● **Exercise task A**: Reproduce the entries verbatim, starting at the line that contains "Arrange these objects" and ending at the last line of the entries, with both ends included.
## begin Extract
The agencies, the documents reveal, have adopted a battery of methods in their systematic and ongoing assault on what they see as one of the biggest threats to their ability to access huge swathes of internet traffic – “the use of ubiquitous encryption across the internet”.
Those methods include covert measures to ensure NSA control over setting of international encryption standards, the use of supercomputers to break encryption with “brute force”, and – the most closely guarded secret of all – collaboration with technology companies and internet service providers themselves.
Through these covert partnerships, the agencies have inserted secret vulnerabilities – known as backdoors or trapdoors – into commercial encryption software.
It’s everything, everything that Cypherpunks ever muttered about over their beer.
This is the secret that likely explains why the Obama and Cameron administrations were willing to do almost anything to try to get Snowden, the reporters he leaked to, and the anyone who touched their data.
This is the nuclear winter of data security.
What do we do?
## end Extract
● **Exercise task B**:
Answer the following about the passage on encryption:
(i) What does the passage describe as the most closely guarded secret of all?
(ii) By what names are the secret vulnerabilities inserted into commercial encryption software known?
(iii) Which two administrations does the passage name?
## begin Data section
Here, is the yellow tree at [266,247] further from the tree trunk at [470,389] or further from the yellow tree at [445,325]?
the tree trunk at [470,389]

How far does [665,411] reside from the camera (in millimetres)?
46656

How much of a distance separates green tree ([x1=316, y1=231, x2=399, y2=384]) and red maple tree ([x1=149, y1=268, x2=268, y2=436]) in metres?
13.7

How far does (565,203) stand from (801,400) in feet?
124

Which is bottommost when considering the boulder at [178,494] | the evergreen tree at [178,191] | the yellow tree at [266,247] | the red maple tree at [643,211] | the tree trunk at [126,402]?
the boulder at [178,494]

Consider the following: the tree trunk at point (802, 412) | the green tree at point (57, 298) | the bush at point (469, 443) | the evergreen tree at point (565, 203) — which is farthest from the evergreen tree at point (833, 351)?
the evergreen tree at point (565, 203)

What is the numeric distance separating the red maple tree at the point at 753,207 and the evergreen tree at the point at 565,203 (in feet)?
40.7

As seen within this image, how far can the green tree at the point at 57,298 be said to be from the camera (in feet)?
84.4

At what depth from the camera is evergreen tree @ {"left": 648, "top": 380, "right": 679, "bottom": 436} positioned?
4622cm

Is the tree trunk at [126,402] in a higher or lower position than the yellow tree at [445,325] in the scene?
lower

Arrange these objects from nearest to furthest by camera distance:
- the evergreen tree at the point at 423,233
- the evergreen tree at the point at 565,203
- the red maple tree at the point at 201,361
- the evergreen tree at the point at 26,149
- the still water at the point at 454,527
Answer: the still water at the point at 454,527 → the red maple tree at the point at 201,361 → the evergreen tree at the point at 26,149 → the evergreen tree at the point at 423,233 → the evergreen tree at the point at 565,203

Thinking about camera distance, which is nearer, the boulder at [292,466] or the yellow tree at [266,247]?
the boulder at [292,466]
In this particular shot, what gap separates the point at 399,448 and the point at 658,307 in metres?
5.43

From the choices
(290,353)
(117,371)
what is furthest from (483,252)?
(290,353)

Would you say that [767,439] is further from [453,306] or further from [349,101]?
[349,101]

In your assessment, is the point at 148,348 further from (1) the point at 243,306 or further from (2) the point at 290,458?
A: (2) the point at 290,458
## end Data section
● **Correct result A**:
Arrange these objects from nearest to furthest by camera distance:
- the evergreen tree at the point at 423,233
- the evergreen tree at the point at 565,203
- the red maple tree at the point at 201,361
- the evergreen tree at the point at 26,149
- the still water at the point at 454,527
Answer: the still water at the point at 454,527 → the red maple tree at the point at 201,361 → the evergreen tree at the point at 26,149 → the evergreen tree at the point at 423,233 → the evergreen tree at the point at 565,203

Thinking about camera distance, which is nearer, the boulder at [292,466] or the yellow tree at [266,247]?
the boulder at [292,466]
In this particular shot, what gap separates the point at 399,448 and the point at 658,307 in metres?
5.43

From the choices
(290,353)
(117,371)
what is furthest from (483,252)?
(290,353)

Would you say that [767,439] is further from [453,306] or further from [349,101]?
[349,101]

In your assessment, is the point at 148,348 further from (1) the point at 243,306 or further from (2) the point at 290,458?
A: (2) the point at 290,458

● **Correct result B**:
(i) Collaboration with technology companies and internet service providers themselves.
(ii) Backdoors or trapdoors.
(iii) The Obama and Cameron administrations.